2015/07/03 21:20

女優のタマゴリュックのTokyoモデル、アッパーストラップストラクチャアセンブリの縫製が終わったので、本体後身頃に縫い付けました。

弊社のオーダー品は作りやすさや利益率の高さや見た目の女子力を考えません。

特に重視するのはストラップ周り。オーナーの体格や好み、使い方などを徹底的に聞き取り、更に力のかかる方向、素材の強度を考えて、これでもかというくらい頑丈に工作します。

だから、お店でもウェブでも私が他社のバッグで最初に見るのはストラップ周り。本体にどうやって取り付けているか? どんな面積で、どんな補強をかませて、どれだけ縫い目を入れているか。

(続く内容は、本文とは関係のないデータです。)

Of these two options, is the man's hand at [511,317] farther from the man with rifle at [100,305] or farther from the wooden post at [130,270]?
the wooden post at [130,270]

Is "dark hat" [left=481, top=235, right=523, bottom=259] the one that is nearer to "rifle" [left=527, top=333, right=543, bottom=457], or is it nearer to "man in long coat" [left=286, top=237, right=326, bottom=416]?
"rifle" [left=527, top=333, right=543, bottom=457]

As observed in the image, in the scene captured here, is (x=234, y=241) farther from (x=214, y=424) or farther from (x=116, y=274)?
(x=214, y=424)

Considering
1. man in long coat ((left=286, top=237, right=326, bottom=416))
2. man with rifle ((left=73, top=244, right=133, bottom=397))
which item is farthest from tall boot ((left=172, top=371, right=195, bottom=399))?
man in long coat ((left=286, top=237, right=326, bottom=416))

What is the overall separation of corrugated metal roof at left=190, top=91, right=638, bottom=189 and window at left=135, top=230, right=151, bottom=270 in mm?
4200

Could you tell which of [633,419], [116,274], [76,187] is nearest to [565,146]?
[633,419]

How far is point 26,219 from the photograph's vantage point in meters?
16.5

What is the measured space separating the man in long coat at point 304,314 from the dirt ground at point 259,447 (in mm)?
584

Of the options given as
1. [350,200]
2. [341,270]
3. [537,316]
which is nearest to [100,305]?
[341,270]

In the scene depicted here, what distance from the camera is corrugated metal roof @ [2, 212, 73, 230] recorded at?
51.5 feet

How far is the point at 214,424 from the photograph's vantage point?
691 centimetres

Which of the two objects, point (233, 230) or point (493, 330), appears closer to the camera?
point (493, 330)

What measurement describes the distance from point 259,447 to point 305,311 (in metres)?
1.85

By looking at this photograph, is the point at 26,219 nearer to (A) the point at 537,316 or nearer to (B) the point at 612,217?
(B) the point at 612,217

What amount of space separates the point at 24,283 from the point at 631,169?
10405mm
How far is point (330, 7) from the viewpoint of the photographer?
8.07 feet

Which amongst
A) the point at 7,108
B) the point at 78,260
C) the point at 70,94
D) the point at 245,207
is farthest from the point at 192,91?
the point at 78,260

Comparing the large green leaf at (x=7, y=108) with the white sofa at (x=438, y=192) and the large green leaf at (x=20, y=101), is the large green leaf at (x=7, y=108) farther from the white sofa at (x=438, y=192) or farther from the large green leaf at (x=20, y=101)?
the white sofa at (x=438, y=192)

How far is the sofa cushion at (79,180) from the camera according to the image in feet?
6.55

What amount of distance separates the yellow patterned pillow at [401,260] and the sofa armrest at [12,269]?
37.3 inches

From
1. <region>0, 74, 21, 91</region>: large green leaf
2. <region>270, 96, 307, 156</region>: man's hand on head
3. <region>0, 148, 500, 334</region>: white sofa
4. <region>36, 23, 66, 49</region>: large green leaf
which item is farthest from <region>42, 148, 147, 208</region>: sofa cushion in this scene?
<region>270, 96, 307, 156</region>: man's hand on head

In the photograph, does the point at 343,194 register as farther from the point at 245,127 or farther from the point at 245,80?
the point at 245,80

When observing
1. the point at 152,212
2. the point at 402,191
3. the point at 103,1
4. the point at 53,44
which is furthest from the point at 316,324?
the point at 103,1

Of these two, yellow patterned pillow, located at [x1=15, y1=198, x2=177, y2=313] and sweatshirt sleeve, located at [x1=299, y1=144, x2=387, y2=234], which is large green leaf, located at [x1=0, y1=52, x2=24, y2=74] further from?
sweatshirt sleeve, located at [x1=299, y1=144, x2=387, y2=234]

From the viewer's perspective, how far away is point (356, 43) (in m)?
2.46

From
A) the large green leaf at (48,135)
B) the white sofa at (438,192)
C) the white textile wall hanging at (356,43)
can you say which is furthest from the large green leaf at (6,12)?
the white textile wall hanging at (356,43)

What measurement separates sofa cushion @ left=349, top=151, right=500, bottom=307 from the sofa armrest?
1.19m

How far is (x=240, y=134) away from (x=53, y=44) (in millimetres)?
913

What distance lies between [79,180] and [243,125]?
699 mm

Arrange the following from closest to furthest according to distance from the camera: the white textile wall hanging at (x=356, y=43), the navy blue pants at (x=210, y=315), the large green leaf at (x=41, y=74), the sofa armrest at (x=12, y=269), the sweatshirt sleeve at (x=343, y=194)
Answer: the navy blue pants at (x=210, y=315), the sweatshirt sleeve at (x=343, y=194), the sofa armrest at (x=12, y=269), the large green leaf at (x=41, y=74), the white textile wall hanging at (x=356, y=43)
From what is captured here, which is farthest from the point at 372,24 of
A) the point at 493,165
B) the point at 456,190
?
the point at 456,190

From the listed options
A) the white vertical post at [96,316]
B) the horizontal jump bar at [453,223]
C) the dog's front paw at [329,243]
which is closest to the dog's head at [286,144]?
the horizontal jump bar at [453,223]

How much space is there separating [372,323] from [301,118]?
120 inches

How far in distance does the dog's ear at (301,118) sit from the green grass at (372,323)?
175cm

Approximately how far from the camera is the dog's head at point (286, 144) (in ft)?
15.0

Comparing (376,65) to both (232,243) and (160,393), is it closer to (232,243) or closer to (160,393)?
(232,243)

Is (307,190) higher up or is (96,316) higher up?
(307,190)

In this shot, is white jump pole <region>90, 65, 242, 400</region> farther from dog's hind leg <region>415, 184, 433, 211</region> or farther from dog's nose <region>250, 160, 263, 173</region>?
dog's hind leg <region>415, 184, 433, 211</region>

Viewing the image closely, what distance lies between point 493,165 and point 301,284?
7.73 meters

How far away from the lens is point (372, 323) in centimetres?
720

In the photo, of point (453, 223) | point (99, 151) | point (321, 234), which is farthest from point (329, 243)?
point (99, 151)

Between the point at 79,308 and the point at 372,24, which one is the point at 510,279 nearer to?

ストラップ周りにコストをかけているバッグは価値が高いです。

安物は安い素材、少ない縫い目、作りやすさを優先した安直な取り付け方です。だから早くヤレタレが来るし、その辺がヤレたら買い替えどきです。

はっきり言えばハンドクラフト市場に出回っているバッグもストラップ周りは大半がダメ。私の基準では許せない。その大容量トートにそんな箇所に縫い目1本では、遠からずほつれたり破けたりして終了でしょ! というようなものばかり。です。

これは違いますよ。しっかりした素材を使い、部材と部材は線ではなく面で縫い合わせています。もちろんオーナーの身長を聞き取り、どの高さに背負いたいか、ストラップの幅や素材の好み、はては「なで肩」か「いかり肩」かというところまで考えて設計しています。

ファッションアイテムじゃないですから。

誰かの生活や夢や家族を支える道具ですから。